Hbase消费采集 - 《Python开发》

resource_data.py

#!/usr/bin/env python
# -*- coding: utf-8 -*
"""
    hbase资源数据上报
"""
import requests, json
import pymysql
from subprocess import check_output
from datetime import datetime, timedelta
from fastapi import FastAPI
from sqlalchemy import create_engine, Column, String, Integer, FLOAT, Boolean
from sqlalchemy.orm import sessionmaker
from sqlalchemy.ext.declarative import declarative_base
from sqlalchemy import and_, or_
from logger import FastapiLoguru
# API服务
api = FastAPI()
# 当前环境
CURRENT_IP = check_output('hostname -i', shell=True)
ENV = 'prd' if CURRENT_IP.startswith(b'10.117') or CURRENT_IP.startswith(b'10.150') else ('sit' if CURRENT_IP.startswith(b'10.203') else 'dev')
DB_URL = "mysql+pymysql://bdpops:LTejd42ml6@bdpops-m.db.sfdc.com.cn:3306/bdpops?charset=utf8" if ENV == "prd" else "mysql+pymysql://bdpops:Oo7glydkwk@bdpops-m.dbsit.sfcloud.local:3306/bdpops?charset=utf8"
# 日志处理
logger = FastapiLoguru(ENV).get_logger()
# MySQL连接引擎
engine = create_engine(DB_URL)
DBsession = sessionmaker(bind=engine)
# MySQL连接会话
session = DBsession()
# ORM实体继承对象
Base = declarative_base()
# ORM实体类
class HRMCluster(Base):
    """
        集群信息表
    """
    __tablename__ = "hrm_cluster_info"
    id = Column(Integer, primary_key=True, index=True)
    clusterName = Column(String(50), nullable=False, comment="集群名称")
    clusterId = Column(String(50), nullable=False, comment="集群ID")
    clusterLoad = Column(String(16), default=None, comment="集群Load")
    clusterRequests = Column(FLOAT, default=None, comment="集群请求量")
    numRegionServers = Column(Integer, default=None, comment="集群节点数")
    numDeadRegionServers = Column(Integer, default=None, comment="集群Dead节点数")
    zookeeperQuorum = Column(String(100), default=None, comment="集群Zookeeper")
    liveRegionServers = Column(String(5000), default=None, comment="集群Live节点信息")
    deadRegionServers = Column(String(5000), default=None, comment="集群Dead节点信息")
    storageType = Column(String(20), comment="集群存储磁盘类型")
class HRMRsgroup(Base):
    """
        集群分组信息表
    """
    __tablename__ = "hrm_rsgroup_info"
    id = Column(Integer, primary_key=True, index=True)
    groupName = Column(String(50), nullable=False, comment="分组名称")
    groupDepartment = Column(String(500), default=None, comment="分组归属组织")
    groupUser = Column(String(200), default=None, comment="分组使用者")
    systemCode = Column(String(50), default=None, comment="系统编码")
    systemLevel = Column(String(20), default=None, comment="系统级别")
    clusterName = Column(String(50), nullable=False, comment="集群名称")

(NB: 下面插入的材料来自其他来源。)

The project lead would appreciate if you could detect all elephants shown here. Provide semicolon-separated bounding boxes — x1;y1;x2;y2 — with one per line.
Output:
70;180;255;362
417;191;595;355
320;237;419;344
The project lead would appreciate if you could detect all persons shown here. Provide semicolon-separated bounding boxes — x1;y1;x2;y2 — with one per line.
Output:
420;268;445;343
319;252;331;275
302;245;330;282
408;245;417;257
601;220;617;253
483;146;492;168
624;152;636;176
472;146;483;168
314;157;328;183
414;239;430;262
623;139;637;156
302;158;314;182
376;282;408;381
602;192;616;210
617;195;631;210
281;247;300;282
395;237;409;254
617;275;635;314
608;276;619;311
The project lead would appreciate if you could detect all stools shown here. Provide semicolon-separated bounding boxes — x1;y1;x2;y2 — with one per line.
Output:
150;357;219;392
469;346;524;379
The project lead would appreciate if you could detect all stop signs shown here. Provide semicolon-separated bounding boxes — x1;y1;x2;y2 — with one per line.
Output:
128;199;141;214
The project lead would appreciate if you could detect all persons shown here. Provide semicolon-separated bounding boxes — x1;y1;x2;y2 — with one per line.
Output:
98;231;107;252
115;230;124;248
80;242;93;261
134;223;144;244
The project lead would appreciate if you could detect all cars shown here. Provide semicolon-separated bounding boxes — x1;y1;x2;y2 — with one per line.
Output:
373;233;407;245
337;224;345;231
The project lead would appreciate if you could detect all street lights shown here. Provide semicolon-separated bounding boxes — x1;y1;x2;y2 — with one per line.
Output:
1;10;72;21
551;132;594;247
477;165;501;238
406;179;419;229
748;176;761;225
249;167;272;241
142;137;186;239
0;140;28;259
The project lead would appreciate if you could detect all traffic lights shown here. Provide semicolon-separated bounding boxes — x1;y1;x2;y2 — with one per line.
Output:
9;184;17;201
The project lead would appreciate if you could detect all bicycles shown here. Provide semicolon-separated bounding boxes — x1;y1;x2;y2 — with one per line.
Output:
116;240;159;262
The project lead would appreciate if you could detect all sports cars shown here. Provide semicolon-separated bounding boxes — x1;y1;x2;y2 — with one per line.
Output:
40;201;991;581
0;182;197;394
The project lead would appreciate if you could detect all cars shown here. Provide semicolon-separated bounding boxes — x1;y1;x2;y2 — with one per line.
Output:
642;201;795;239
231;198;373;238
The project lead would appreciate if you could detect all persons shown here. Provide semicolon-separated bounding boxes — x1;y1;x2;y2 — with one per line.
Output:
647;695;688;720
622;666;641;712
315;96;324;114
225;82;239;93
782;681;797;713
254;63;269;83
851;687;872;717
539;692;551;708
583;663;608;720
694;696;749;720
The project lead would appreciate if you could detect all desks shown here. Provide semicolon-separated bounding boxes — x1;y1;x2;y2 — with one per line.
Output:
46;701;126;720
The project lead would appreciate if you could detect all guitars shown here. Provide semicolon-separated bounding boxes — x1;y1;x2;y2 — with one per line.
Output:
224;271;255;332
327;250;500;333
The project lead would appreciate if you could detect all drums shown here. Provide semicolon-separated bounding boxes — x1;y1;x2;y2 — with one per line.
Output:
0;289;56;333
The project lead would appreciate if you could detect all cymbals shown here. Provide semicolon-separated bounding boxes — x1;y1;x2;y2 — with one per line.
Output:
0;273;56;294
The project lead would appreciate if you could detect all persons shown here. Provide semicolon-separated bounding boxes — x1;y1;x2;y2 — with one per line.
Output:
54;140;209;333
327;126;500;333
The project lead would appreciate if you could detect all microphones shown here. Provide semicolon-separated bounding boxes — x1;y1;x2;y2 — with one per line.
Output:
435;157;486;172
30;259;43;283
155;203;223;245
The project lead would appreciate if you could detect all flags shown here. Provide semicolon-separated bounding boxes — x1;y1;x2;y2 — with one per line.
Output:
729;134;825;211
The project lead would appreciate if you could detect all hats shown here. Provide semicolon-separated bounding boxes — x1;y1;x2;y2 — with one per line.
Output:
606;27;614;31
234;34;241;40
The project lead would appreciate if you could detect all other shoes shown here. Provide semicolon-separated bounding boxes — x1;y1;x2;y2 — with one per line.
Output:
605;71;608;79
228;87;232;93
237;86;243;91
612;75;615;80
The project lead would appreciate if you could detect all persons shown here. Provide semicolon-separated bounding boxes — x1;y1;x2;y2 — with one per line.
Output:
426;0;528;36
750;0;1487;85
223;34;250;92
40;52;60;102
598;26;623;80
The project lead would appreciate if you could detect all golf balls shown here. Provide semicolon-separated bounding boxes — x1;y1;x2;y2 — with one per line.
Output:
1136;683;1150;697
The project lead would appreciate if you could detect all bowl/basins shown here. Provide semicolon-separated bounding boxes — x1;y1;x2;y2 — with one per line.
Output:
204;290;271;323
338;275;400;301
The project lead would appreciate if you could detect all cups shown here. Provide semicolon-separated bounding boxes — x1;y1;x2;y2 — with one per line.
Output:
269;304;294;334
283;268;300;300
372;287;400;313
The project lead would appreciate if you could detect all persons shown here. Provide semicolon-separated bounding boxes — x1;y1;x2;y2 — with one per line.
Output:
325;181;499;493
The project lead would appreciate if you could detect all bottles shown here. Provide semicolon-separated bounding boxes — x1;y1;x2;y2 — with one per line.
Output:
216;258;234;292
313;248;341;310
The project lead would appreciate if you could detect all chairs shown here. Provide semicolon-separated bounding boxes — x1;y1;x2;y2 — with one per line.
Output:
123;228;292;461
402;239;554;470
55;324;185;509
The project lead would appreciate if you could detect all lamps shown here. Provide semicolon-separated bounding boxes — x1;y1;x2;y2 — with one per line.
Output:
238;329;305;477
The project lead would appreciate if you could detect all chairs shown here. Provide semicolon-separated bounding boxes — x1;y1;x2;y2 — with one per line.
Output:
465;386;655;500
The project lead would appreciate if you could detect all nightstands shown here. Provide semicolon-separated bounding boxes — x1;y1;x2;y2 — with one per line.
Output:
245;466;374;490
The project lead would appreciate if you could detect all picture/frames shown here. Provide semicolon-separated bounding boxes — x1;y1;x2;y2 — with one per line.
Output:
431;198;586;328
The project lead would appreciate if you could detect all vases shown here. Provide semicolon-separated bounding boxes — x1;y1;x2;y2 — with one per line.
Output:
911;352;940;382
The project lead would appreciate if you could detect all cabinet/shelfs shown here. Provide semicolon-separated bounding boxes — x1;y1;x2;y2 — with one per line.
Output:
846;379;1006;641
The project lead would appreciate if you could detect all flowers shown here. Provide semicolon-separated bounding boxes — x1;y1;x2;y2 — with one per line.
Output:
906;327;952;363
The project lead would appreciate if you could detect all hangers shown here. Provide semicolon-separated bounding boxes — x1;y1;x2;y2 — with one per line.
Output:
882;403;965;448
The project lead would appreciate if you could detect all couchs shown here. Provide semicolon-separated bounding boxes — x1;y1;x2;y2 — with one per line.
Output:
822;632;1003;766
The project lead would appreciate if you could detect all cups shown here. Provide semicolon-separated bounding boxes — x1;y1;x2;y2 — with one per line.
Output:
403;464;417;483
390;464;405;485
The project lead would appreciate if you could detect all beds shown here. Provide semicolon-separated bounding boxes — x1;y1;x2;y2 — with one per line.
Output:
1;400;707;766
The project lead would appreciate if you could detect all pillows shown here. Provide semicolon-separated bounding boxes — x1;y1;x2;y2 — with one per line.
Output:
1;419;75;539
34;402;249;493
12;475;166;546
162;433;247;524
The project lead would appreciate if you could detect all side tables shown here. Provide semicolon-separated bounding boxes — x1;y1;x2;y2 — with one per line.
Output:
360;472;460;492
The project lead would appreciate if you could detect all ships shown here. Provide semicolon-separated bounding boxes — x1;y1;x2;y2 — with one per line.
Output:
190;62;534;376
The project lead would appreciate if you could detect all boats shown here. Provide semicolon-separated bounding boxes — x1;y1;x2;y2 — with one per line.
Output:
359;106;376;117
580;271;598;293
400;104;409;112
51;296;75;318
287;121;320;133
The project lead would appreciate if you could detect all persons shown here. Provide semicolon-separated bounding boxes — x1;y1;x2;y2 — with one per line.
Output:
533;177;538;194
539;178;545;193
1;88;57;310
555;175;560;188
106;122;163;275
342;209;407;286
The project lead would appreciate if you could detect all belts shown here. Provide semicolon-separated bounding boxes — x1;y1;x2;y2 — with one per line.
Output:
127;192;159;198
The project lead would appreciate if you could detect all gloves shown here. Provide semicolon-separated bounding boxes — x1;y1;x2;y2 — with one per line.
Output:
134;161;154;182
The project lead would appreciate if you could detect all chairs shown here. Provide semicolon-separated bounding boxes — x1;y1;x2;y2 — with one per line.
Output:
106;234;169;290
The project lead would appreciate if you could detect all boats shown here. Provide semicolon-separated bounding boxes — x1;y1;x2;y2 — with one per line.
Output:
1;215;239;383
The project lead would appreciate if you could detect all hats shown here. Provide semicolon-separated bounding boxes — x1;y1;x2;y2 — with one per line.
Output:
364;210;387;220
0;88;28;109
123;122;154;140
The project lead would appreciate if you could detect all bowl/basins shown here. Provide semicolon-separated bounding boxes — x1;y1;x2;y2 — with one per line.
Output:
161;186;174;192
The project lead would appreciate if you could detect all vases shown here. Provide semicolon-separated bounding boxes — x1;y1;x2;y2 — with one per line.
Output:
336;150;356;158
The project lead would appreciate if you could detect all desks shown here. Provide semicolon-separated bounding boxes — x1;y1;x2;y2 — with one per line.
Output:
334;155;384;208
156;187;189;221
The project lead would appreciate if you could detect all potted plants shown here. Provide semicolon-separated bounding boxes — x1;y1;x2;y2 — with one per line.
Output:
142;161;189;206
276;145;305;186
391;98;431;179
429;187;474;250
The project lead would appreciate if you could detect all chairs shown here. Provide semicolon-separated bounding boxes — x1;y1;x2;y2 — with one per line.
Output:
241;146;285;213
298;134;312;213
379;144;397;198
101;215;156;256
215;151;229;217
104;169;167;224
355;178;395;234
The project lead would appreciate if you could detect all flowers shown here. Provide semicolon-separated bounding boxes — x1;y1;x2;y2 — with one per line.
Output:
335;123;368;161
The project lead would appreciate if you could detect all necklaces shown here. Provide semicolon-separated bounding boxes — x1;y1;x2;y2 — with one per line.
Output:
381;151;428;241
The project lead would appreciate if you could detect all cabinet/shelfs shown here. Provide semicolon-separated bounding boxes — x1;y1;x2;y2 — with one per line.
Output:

    numServers = Column(Integer, default=None, comment="分组节点数")
    numTables = Column(Integer, default=None, comment="分组表数量")
    region_capacity = Column(Integer, default=None, comment="分组region容量")
    region_used = Column(Integer, comment="分组region使用量")
    region_free = Column(Integer, comment="分组region可用量")
    region_utillization = Column(String(30), comment="分组region使用率")
class HRMTable(Base):
    """
        集群Hbase表信息表
    """
    __tablename__ = "hrm_table_info"
    id = Column(Integer, primary_key=True, index=True)
    fulltableName = Column(String(300), nullable=False, comment="表全名")
    namespcae = Column(String(50), nullable=False, comment="表命名空间")
    tableName = Column(String(300), nullable=False, comment="表名")
    tableRegions = Column(Integer, default=None, comment="表region数")
    isEnable = Column(Boolean, default=None, comment="是否在线")
    groupName = Column(String(50), nullable=False, comment="分组名称")
    clusterName = Column(String(50), nullable=False, comment="集群名称")
    tableDepartment = Column(String(500), default=None, comment="表归属组中")
    tableUser = Column(String(200), default=None, comment="表使用者")
    systemCode = Column(String(50), comment="系统编码")
    systemLevel = Column(String(20), comment="系统级别")
    overMatch = Column(Boolean, comment="表region数是否过多")
    space = Column(String(50), comment="表所占存储空间")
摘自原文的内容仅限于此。